Evelyn Hecht-Galinski (born 1949, in Berlin) is a German activist, an outspoken critic of Israel's policies towards Palestinians and a member of the group European Jews for a Just Peace. She is a daughter of Heinz Galinski, a former president of the Central Council of Jews in Germany.

In a highly publicized interview with German radio, Hecht-Galinski described the Central Council as the "mouthpiece of the Israeli government in Germany," criticized "Israel's criminal actions," and equated Israeli policies with those of Nazi Germany. 

The German journalist Henryk Broder wrote a letter to the radio program criticizing Ms. Hecht-Galinski, saying: "Her specialty is intellectually vapid anti-semitic anti-Zionist phrases -- such as are currently in fashion."  Following the publication of Broder's letter on the blog Achse des Guten (The Axis of Good),  Hecht-Galinski sued for libel of her description as being "anti-Semitic". In September 2008 the  ruled that he must not repeat this statement, a decision which Broder successfully appealed. In June 2009, the regional court in Cologne dismissed her defamation suit.

────────────────────────────────────────

*Stated task:* Transcribe the passage about Evelyn Hecht-Galinski word for word and in full. The rows that come next aren't needed for anything here.

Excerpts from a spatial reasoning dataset
────────────────────────────────────────

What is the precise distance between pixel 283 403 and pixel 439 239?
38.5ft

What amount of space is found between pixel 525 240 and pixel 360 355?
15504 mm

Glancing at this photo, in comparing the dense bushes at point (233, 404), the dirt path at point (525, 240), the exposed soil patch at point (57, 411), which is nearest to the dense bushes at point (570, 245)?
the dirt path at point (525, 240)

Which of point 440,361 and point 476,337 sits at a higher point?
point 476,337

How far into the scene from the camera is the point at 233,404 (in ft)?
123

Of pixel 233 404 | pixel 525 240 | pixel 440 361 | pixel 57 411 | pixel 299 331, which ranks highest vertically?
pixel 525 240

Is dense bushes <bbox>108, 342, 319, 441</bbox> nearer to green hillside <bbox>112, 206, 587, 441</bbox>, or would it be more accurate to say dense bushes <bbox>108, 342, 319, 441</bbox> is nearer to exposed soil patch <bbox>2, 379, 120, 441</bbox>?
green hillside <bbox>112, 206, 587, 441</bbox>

────────────────────────────────────────

*Output for this exercise:*
Evelyn Hecht-Galinski (born 1949, in Berlin) is a German activist, an outspoken critic of Israel's policies towards Palestinians and a member of the group European Jews for a Just Peace. She is a daughter of Heinz Galinski, a former president of the Central Council of Jews in Germany.

In a highly publicized interview with German radio, Hecht-Galinski described the Central Council as the "mouthpiece of the Israeli government in Germany," criticized "Israel's criminal actions," and equated Israeli policies with those of Nazi Germany. 

The German journalist Henryk Broder wrote a letter to the radio program criticizing Ms. Hecht-Galinski, saying: "Her specialty is intellectually vapid anti-semitic anti-Zionist phrases -- such as are currently in fashion."  Following the publication of Broder's letter on the blog Achse des Guten (The Axis of Good),  Hecht-Galinski sued for libel of her description as being "anti-Semitic". In September 2008 the  ruled that he must not repeat this statement, a decision which Broder successfully appealed. In June 2009, the regional court in Cologne dismissed her defamation suit.